● CHALLENGE: Copy out, word for word, every line from the one containing "Is [973,807] further" through the end of the items, including both of those ends.

● DATASET RECORDS:

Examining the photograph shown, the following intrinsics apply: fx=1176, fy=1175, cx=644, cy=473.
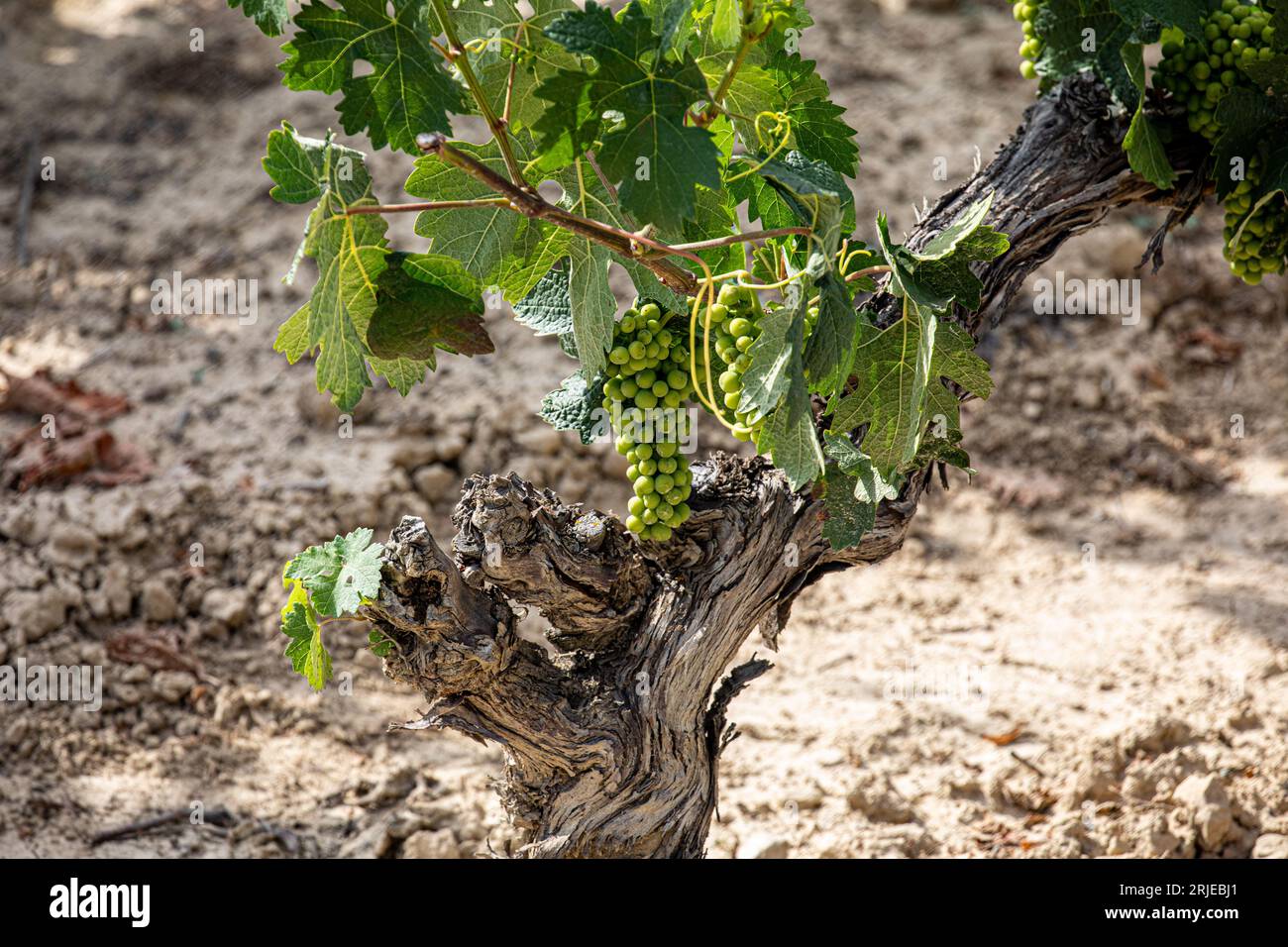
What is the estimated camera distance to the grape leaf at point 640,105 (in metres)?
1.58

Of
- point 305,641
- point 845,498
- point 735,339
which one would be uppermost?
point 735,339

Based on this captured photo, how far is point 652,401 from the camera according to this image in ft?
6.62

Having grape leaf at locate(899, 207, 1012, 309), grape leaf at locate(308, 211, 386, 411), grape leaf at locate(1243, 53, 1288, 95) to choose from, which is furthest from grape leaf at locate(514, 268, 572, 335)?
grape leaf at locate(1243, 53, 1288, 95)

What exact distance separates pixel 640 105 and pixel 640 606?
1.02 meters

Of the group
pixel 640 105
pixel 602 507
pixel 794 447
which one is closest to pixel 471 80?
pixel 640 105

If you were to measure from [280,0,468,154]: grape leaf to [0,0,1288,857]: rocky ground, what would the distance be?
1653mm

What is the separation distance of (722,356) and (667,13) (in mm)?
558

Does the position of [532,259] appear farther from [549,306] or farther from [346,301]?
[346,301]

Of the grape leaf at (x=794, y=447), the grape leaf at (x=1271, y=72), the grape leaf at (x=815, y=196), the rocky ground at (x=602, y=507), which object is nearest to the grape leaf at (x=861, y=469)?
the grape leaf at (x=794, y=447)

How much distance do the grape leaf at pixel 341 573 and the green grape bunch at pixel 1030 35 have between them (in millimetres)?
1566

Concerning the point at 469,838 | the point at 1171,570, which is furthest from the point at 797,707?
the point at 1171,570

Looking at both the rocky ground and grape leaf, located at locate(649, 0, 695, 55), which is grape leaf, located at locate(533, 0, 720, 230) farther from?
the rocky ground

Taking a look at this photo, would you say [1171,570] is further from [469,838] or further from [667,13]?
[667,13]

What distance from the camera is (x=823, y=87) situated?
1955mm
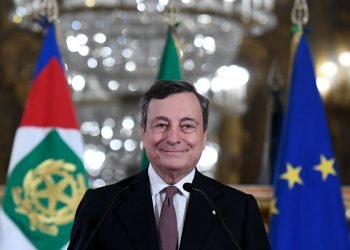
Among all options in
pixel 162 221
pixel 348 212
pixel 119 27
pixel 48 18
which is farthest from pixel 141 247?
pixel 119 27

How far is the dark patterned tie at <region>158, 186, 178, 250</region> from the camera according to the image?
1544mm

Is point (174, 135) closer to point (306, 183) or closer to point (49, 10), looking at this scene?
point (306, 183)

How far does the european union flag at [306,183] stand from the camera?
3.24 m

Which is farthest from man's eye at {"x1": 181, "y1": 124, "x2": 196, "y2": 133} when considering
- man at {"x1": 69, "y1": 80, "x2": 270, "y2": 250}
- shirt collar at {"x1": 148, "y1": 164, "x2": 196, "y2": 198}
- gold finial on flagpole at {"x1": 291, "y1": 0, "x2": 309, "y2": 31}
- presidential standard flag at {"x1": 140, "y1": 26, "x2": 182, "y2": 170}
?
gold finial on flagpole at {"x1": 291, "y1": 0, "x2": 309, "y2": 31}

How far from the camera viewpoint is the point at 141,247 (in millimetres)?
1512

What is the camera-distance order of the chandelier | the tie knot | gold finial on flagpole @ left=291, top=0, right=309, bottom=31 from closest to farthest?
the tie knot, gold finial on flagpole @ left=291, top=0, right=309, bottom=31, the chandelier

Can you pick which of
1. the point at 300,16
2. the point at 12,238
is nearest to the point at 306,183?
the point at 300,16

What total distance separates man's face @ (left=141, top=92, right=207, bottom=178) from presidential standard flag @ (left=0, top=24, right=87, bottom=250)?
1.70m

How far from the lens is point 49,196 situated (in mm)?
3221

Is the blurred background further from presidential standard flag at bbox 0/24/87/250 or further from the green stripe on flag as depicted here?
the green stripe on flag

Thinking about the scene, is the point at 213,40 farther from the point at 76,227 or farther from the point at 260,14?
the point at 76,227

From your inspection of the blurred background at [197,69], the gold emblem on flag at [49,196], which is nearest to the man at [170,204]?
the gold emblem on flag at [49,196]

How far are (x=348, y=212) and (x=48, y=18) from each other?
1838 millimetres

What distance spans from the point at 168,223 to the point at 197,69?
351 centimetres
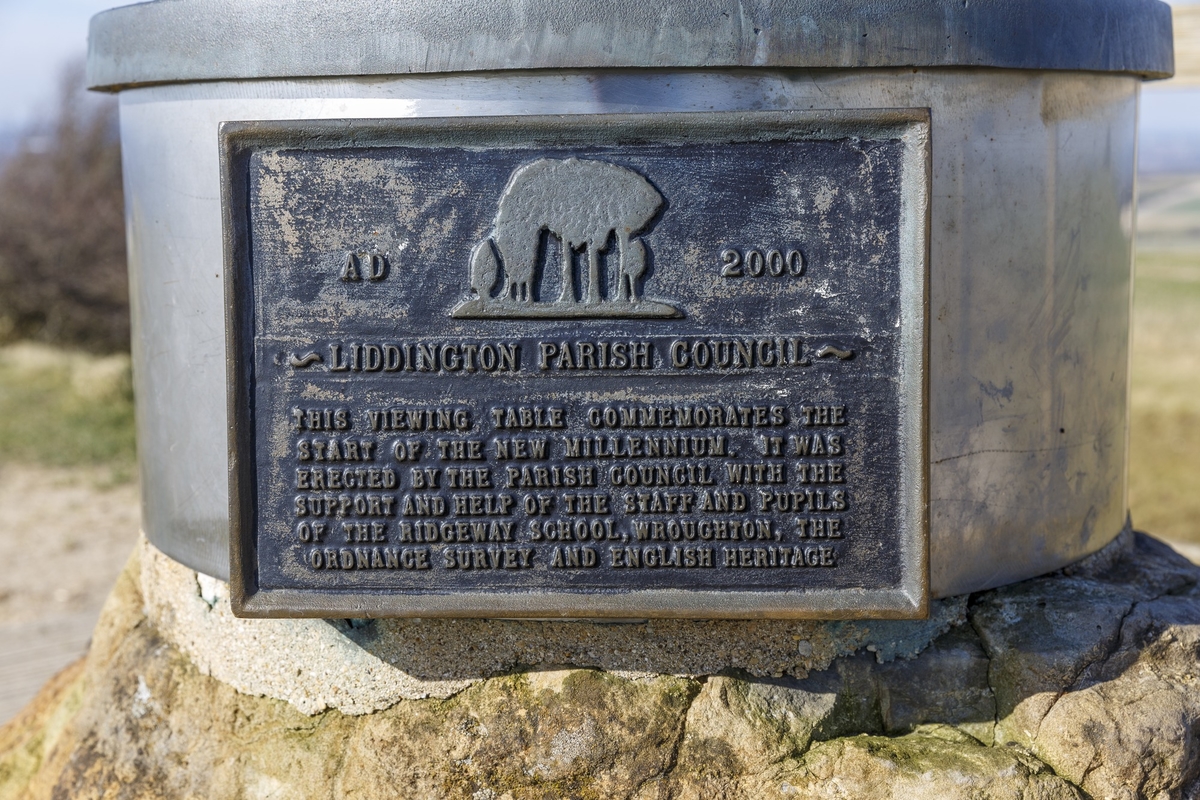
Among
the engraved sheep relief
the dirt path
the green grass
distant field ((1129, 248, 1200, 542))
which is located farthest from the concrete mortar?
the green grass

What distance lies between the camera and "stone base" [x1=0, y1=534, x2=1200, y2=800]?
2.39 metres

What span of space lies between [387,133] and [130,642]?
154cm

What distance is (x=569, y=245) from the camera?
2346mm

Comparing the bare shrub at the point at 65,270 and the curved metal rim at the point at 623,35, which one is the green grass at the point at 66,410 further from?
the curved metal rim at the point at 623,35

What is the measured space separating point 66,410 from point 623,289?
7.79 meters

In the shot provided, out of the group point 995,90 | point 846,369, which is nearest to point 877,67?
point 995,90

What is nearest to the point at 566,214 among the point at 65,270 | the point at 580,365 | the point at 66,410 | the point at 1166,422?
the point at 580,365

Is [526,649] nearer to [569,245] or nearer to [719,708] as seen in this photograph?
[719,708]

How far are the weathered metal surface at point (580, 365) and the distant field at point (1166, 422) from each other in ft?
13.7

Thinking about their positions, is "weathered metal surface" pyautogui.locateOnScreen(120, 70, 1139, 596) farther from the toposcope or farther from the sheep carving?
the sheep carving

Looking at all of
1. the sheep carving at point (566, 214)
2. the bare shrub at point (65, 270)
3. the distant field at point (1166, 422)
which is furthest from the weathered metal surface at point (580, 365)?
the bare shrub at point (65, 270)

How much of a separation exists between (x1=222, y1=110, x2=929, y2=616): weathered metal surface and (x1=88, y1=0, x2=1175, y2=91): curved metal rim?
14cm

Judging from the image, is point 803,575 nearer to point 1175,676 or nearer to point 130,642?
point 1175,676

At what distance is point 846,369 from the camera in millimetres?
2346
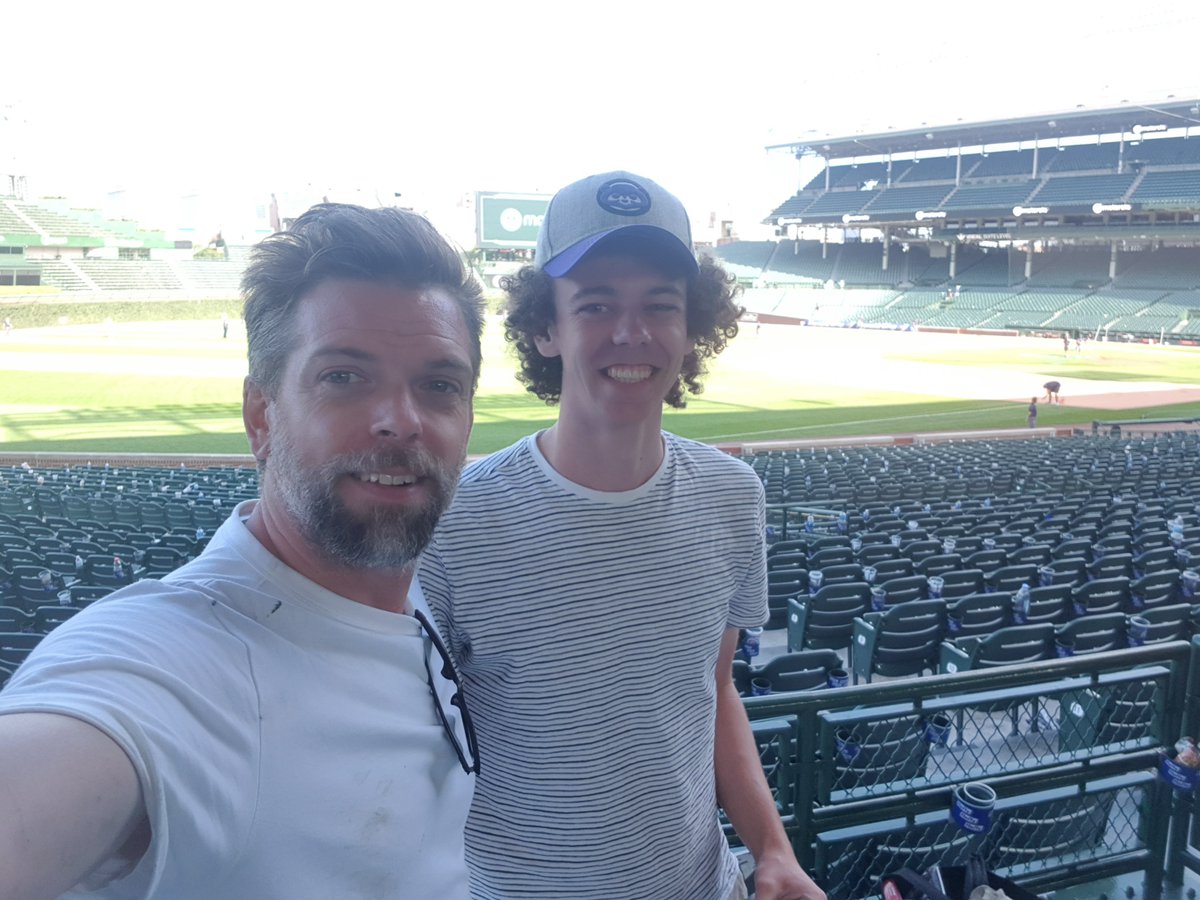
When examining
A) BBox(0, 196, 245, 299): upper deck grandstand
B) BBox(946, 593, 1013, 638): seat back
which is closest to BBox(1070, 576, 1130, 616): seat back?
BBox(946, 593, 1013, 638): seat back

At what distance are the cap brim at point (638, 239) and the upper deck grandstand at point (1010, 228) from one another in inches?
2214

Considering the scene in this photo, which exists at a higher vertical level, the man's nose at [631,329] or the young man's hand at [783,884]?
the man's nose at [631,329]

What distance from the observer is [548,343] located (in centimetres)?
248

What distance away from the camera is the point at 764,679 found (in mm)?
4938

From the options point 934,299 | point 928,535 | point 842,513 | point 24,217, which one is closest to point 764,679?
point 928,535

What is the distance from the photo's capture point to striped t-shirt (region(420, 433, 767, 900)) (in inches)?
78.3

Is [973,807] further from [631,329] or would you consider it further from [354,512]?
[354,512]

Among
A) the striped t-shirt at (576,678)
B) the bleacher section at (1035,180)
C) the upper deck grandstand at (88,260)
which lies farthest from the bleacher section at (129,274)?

● SOLUTION FOR THIS EXERCISE:
Is [973,807] further from [631,329] or would you consider it further from [354,512]?
[354,512]

Among
A) the striped t-shirt at (576,678)
B) the bleacher section at (1035,180)
C) the upper deck grandstand at (88,260)
which lies farthest from the bleacher section at (129,274)?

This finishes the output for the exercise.